‘The Commuter’ star Patrick Wilson on why Liam Neeson is the best in the business

“Everybody on that train is such different races, creeds, social classes, genders. That is New York.”

Patrick Wilson, a consummate New York actor, stars in a consummate New York movie in “The Commuter,” a Liam Neeson thriller set aboard a commuter rail traveling from the city to Westchester County.

Wilson, 44 and a Virginia native, has transitioned from stardom on stage (he’s a two-time Tony nominee for productions of “The Full Monty” and “Oklahoma”) to acclaimed big- and small-screen dramatic actor and horror movie leading man, with his roles in the “Insidious” and “Conjuring” series.

amNewYork spoke with Wilson about playing ex-cop Neeson’s good buddy, Det. Alex Murphy, in “The Commuter,” now in theaters, and more.

This is your second film with Liam Neeson (after “The A-Team”). As a fellow actor, what do you think of him and his unique career?

I have such huge respect for him as an actor, as a man. He is, to me, what movie stars should be. I use that term very sparingly in my own life because I kind of detest it but, to me, somebody that is incredibly skilled as an actor across all genres and is so respectful to not only the work but his crew, his fellow actors, and incredibly giving, that’s what every movie star should be. . . . That’s certainly what I strive to be.
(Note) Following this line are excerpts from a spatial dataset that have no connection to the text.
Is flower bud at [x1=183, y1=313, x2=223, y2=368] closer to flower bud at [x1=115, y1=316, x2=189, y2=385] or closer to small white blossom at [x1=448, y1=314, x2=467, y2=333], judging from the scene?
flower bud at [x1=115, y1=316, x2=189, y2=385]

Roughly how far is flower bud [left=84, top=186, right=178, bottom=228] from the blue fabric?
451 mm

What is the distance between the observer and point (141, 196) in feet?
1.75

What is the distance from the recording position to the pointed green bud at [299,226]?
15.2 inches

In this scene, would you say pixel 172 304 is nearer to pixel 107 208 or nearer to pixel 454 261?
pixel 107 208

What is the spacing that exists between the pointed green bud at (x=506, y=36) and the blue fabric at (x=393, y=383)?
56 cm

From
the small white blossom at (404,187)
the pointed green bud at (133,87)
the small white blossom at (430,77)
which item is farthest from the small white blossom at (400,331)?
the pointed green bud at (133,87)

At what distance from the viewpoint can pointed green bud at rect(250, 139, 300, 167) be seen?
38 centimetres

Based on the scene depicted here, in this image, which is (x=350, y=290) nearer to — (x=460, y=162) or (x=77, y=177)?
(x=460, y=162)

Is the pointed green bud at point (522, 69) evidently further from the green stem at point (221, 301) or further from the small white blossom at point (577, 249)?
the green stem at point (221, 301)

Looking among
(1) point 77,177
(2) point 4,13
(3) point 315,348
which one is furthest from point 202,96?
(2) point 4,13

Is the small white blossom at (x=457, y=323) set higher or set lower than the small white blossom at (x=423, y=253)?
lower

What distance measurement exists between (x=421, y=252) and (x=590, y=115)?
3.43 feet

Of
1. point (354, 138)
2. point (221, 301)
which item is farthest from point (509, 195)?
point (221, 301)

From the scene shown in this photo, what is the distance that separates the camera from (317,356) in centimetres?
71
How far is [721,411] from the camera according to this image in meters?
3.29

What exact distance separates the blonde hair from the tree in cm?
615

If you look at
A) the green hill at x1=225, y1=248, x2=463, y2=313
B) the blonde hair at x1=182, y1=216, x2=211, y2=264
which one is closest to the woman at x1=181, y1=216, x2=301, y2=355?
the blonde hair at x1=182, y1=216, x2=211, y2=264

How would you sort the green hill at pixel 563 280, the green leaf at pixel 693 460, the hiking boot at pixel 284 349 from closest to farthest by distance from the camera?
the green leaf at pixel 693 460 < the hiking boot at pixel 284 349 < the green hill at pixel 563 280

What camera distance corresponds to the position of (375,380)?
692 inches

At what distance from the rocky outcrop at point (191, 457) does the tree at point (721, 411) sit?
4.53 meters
What makes this fundamentally a New York film?

Liam’s lived here for 20-something years, in New York or outside New York, and I’ve been here since ’95. So while I’m not a commuter, I certainly know my way around the subway system. I’ve lived more in New York than I have anywhere in my life. I do think audiences, and certainly New York audiences, can really relate to . . . the congestion and the space, all these different types of people, because we all sit on a train and wonder. Everybody on that train is such different races, creeds, social classes, genders. That is New York. One carriage on a train is New York City to me.

Have you consciously moved away from long-term theater commitments these days?

The thing is, it’s hard to go back and forth and back and forth. It’s such different scheduling, to be quite honest with you, even with films and TV shows. When I took a gamble on my CBS show (“A Gifted Man,” which ran for a season from 2011-12) as my kids were starting in school, a large majority of that was, “I’m tired of traveling around everywhere, let’s try the closest thing I can get to a steady job in New York.” That’s a large part of it, of course. . . . I am looking more than I ever have, really, to do something on stage, because I miss it.

From your perspective, how did you become so closely associated with horror?

The horror movie opportunities, they presented themselves with “Insidious” at a time where I was fascinated by the genre, because if they worked, a lot of people saw the films. I always thought, if there was a great one I would love to do it. And I just really fell in with [director] James Wan and hit it off and I guess the rest is history. It wasn’t some, “Now I’m going to do horror movies.” You’re constantly trying to juggle what you can get and what you want.